PHP : Get the value of Dropdown and pass it to another dropdown

I have a problem right now [PHP]. I have a dropdown and its loading my database for the first page, when I proceed to the next page it also have a dropdown where its also loading the my database and also I can get the value of my dropdown in the first page using an echo only.
This is the scenario:
I choose in the dropdown first page the "Letter A" and when I click the button it will proceed to the next page.
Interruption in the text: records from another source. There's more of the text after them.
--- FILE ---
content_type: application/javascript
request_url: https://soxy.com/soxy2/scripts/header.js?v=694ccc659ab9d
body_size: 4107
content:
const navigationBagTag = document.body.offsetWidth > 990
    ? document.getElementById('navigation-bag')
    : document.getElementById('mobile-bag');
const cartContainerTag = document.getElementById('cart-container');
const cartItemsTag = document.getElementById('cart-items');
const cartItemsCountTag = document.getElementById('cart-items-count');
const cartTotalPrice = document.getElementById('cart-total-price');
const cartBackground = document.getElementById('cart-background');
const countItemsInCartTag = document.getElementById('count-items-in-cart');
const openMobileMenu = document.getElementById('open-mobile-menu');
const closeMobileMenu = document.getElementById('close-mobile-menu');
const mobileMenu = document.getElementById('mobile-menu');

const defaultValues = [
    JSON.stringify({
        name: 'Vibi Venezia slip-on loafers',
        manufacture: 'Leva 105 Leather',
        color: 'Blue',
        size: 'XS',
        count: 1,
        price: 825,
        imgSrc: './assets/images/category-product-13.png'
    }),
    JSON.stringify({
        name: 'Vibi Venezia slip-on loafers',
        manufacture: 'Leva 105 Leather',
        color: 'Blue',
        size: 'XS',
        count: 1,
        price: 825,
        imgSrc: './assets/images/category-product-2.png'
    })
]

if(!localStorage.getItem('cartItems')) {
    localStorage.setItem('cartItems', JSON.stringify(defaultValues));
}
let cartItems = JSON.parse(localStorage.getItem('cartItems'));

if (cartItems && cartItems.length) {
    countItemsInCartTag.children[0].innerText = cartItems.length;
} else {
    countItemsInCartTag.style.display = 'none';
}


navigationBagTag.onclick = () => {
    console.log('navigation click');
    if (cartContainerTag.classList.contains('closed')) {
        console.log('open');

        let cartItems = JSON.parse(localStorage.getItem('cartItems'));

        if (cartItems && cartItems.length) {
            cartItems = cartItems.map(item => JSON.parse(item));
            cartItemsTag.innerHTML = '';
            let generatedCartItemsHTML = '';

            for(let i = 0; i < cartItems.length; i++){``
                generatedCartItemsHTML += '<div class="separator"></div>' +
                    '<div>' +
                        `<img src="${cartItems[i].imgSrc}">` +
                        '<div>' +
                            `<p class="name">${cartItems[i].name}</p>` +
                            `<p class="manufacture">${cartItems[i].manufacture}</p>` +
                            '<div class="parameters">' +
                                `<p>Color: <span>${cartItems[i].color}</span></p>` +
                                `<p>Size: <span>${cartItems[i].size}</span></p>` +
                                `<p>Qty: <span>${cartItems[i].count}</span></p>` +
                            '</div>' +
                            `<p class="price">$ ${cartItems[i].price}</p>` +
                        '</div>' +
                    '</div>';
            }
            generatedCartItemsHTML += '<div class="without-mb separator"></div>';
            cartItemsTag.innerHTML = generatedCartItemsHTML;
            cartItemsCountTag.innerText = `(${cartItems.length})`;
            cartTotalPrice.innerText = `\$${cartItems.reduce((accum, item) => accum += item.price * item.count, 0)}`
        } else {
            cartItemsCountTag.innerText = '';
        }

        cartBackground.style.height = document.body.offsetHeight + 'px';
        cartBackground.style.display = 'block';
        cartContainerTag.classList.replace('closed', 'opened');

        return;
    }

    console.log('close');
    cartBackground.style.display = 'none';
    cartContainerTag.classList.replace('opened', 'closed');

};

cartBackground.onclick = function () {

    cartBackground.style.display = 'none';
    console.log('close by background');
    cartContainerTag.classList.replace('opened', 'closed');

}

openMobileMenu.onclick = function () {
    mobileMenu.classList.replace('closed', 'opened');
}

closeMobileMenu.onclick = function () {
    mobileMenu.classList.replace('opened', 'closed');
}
The dropdown in the second page loaded the items in the database but instead of "-select-" is the first index in the dropdown I want is "Letter A" will be the first index.
This is my code in first page for drowdown:
<select name="id">
<option value="" >- select -</option>
<?php
include 'connect.php';
$q = mysql_query("select fldNetname from tblnetwork");
while ($row1 = mysql_fetch_array($q))
{
echo "<option value='".$row1[fldNetname]."'>".$row1[fldNetname]."</option>";
}
?>
</select>
and this is my code in second page for dropdown:
if ($get_ID != "")
{
echo "<br/>";
echo $get_ID;
//echo "show()";
}
else
{
echo "No Network Selected";
echo "<br/>";
//echo "hide()";
}
?>
<option value="">- select -</option>
<?php
include 'connect.php';
$q = mysql_query("select fldNetname from tblnetwork");
while ($row1 = mysql_fetch_array($q))
{
echo "<option value='".$row1[fldNetname]."'>".$row1[fldNetname]."</option>";
}
?>
</select>
Thanks in advance!

On your second page, you need to check whether the value is the same as the one you received from the first page:
echo "<option value='".$row1[fldNetname]."' " . (($row1[fldNetname] == $get_id)?"selected":"") . ">".$row1[fldNetname]."</option>";

if $get_ID, is actually your $_GET['id'] value, then just do...
while ($row1 = mysql_fetch_array($q))
{
echo "<option value='".$row1['fldNetname']."'";
if($row1['fldNetname']==$get_ID){echo "selected='selected'";}
echo ">".$row1['fldNetname']."</option>";
}
Or as one line...
while ($row1 = mysql_fetch_array($q))
{
echo "<option value='".$row1['fldNetname']."' " . (($row1['fldNetname'] == $get_ID)?"selected='selected'":"") . ">".$row1'[fldNetname']."</option>"
}

Have you tried?
changing (on the second page)
<option value="">- select -</option>
to
<option value="<?php echo $yourVar; ?>"><?php echo $yourVar; ?></option>
Then in the while loop, skip the value selected to prevent a duplicate choice.
Something like:
while ($row1 = mysql_fetch_array($q))
{
if($yourVar != $row1[fldNetname]){
echo "<option value='".$row1[fldNetname]."'>".$row1[fldNetname]."</option>";
}
}